Resolution and Aspect Ratios for Pony
Pony V6 is an SDXL model, so it expects a total pixel budget near 1024×1024. For portraits, 832×1216 keeps the SDXL training distribution intact while giving a vertical frame; for wide scenes, 1216×832 works the same way. Avoid generating far above 1024 in a single pass, since SDXL models including Pony produce duplicated limbs and torsos at large native resolutions. Generate at a sane base size, then scale up with a hires pass for clean high-resolution output.
Frequently Asked Questions
What are score tags in Pony Diffusion?
Score tags are Pony Diffusion’s built-in quality control system. Tags like score_9, score_8_up, and score_7_up tell the model what quality tier you want. The standard opening cluster is score_9, score_8_up, score_7_up, score_6_up, which biases the model toward its highest-rated training examples and is the single most important prompt habit for Pony.
What CLIP skip should I use with Pony Diffusion?
Pony Diffusion V6 XL works best at CLIP skip 2. This is different from many SDXL models that prefer CLIP skip 1. Setting CLIP skip to 2 matches how the model was trained on tag data and gives noticeably cleaner anatomy and prompt obedience. Most UIs let you set this in the settings panel.
Which sampler is best for Pony Diffusion?
Euler a and DPM++ 2M Karras are the two reliable samplers for Pony. Euler a is fast and forgiving for everyday work, while DPM++ 2M Karras gives slightly sharper detail at the cost of a few extra seconds. Both work well in the 25 to 40 step range, with 30 steps being a solid default.

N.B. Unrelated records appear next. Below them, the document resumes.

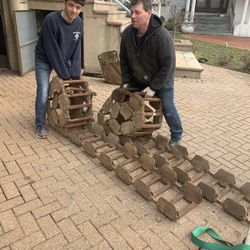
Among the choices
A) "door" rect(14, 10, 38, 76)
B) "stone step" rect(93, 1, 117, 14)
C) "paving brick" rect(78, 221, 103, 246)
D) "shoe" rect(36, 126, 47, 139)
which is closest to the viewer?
"paving brick" rect(78, 221, 103, 246)

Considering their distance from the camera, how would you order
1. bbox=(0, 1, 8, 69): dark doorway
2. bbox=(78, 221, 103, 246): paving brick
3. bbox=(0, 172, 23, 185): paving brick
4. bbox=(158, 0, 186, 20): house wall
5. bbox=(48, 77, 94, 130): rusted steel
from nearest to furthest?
1. bbox=(78, 221, 103, 246): paving brick
2. bbox=(0, 172, 23, 185): paving brick
3. bbox=(48, 77, 94, 130): rusted steel
4. bbox=(0, 1, 8, 69): dark doorway
5. bbox=(158, 0, 186, 20): house wall

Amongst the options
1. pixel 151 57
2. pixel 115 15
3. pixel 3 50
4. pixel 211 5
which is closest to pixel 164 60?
pixel 151 57

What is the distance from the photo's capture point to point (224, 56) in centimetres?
1145

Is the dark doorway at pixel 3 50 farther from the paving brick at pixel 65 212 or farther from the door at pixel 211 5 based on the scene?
the door at pixel 211 5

How do rating tags work in Pony Diffusion?
Pony uses explicit rating tags to control content level: rating_safe, rating_questionable, and rating_explicit. For NSFW output you place rating_explicit early in the prompt. Omitting a rating tag leaves the result unpredictable, so always include one. This system gives precise, reliable control over how explicit the output is.
Does Pony Diffusion understand natural language prompts?
Not really. Pony Diffusion is trained on booru-style tags, so it responds far better to comma-separated tags than to full sentences. Write 1girl, long hair, standing, detailed background rather than a girl with long hair standing in a detailed room. Tag-based prompting is essential for good Pony results.
What resolution should I generate at with Pony Diffusion?
Pony Diffusion V6 XL is an SDXL model, so generate at 1024×1024 or other SDXL-native resolutions like 832×1216 for portraits and 1216×832 for landscapes. Generating below 1024px produces soft, low-detail output. For larger final images, use Hires Fix to upscale from a 1024px base.
Why do my Pony Diffusion images look washed out?
Washed-out Pony output usually means CLIP skip is wrong, CFG is too high, or the score tags are missing. Set CLIP skip to 2, keep CFG between 5 and 7, and always open with the score_9 cluster. If anatomy is still off, add source_anime or source_pony and a strong negative prompt to anchor the style.
Can I use LoRAs with Pony Diffusion?
Yes, but use LoRAs trained specifically for Pony Diffusion V6 XL. LoRAs trained on other SDXL bases or on SD 1.5 will not work correctly and often produce artifacts. Civitai lets you filter LoRAs by base model, so select Pony as the filter. Apply Pony LoRAs at 0.6 to 0.9 strength for best results.